## Request
Rewrite everything from the line containing "Does the dark" down to the line containing "pixel 291 81, pixel", with "stainless steel panel" changed to "metal panel" and nothing else altered.

## Data for processing

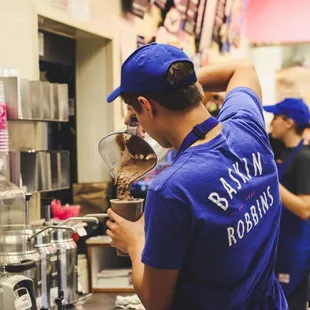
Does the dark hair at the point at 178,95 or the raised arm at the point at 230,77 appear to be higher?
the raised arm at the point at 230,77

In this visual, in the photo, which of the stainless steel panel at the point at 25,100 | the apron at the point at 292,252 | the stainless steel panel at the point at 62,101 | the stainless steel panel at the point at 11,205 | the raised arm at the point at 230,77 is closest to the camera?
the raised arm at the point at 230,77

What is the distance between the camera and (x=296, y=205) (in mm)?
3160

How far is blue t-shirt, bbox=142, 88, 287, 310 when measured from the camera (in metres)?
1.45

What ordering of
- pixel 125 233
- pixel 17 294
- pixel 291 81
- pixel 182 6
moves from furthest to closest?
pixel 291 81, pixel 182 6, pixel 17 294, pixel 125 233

...

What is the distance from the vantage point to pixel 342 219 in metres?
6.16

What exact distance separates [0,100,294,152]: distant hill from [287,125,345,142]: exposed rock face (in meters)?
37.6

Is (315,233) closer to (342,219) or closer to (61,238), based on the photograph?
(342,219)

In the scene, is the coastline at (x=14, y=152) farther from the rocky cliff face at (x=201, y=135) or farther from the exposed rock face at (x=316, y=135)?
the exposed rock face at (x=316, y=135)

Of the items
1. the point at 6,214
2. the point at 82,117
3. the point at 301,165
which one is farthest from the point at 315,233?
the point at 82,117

---

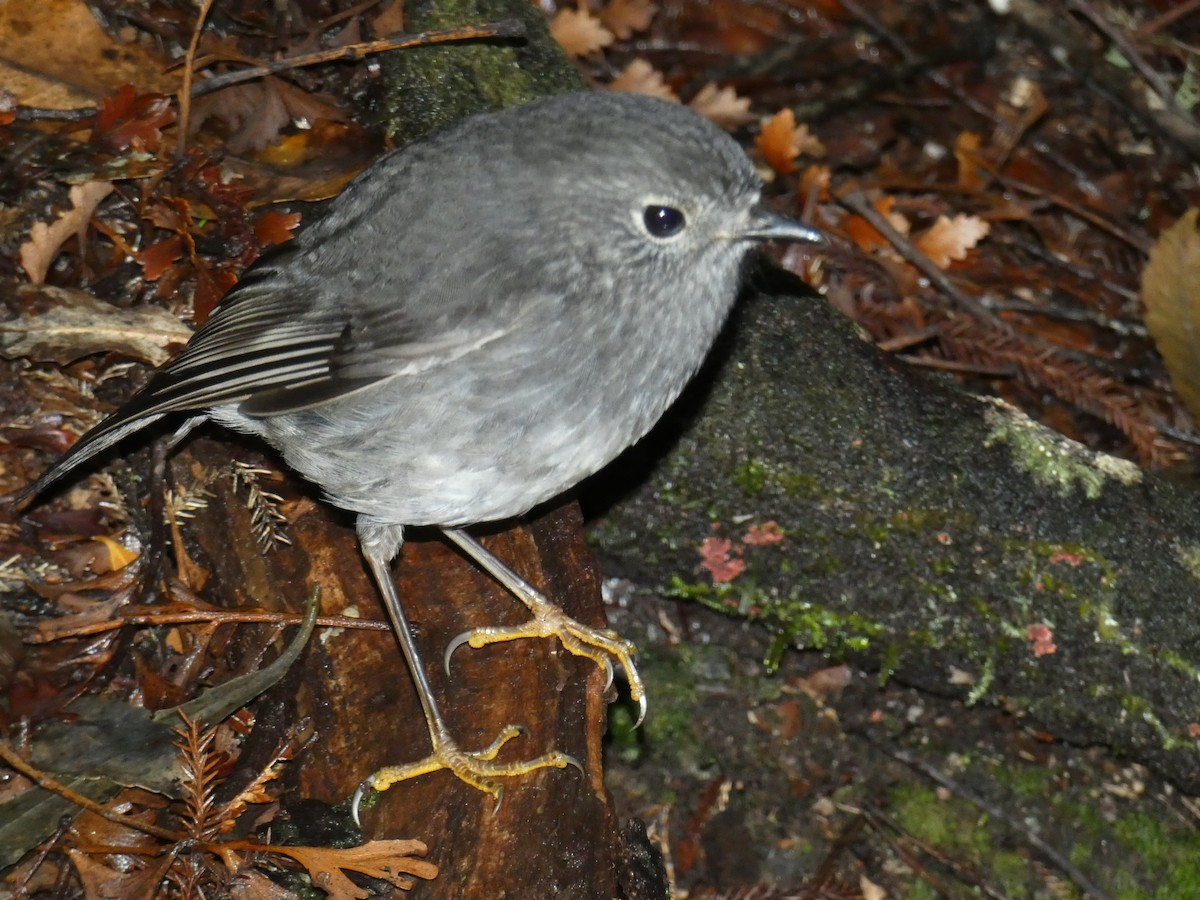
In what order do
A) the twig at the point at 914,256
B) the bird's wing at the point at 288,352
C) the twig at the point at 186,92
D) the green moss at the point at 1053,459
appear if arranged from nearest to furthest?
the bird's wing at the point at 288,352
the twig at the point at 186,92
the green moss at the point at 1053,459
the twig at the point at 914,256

## Task output
Does the dark hair at the point at 178,95 or the raised arm at the point at 230,77 appear to be higher?
the raised arm at the point at 230,77

In this visual, in the photo, which of the metal panel at the point at 25,100 | the apron at the point at 292,252 | the metal panel at the point at 62,101 | the metal panel at the point at 11,205 | the raised arm at the point at 230,77 is closest to the camera?
the raised arm at the point at 230,77

What is the distance between the camera and (x=296, y=205) (in mm)?
3160

How far is blue t-shirt, bbox=142, 88, 287, 310 when measured from the camera (in metres)?
1.45

What ordering of
- pixel 125 233
- pixel 17 294
- pixel 291 81
- pixel 182 6
moves from furthest to closest?
pixel 291 81, pixel 182 6, pixel 17 294, pixel 125 233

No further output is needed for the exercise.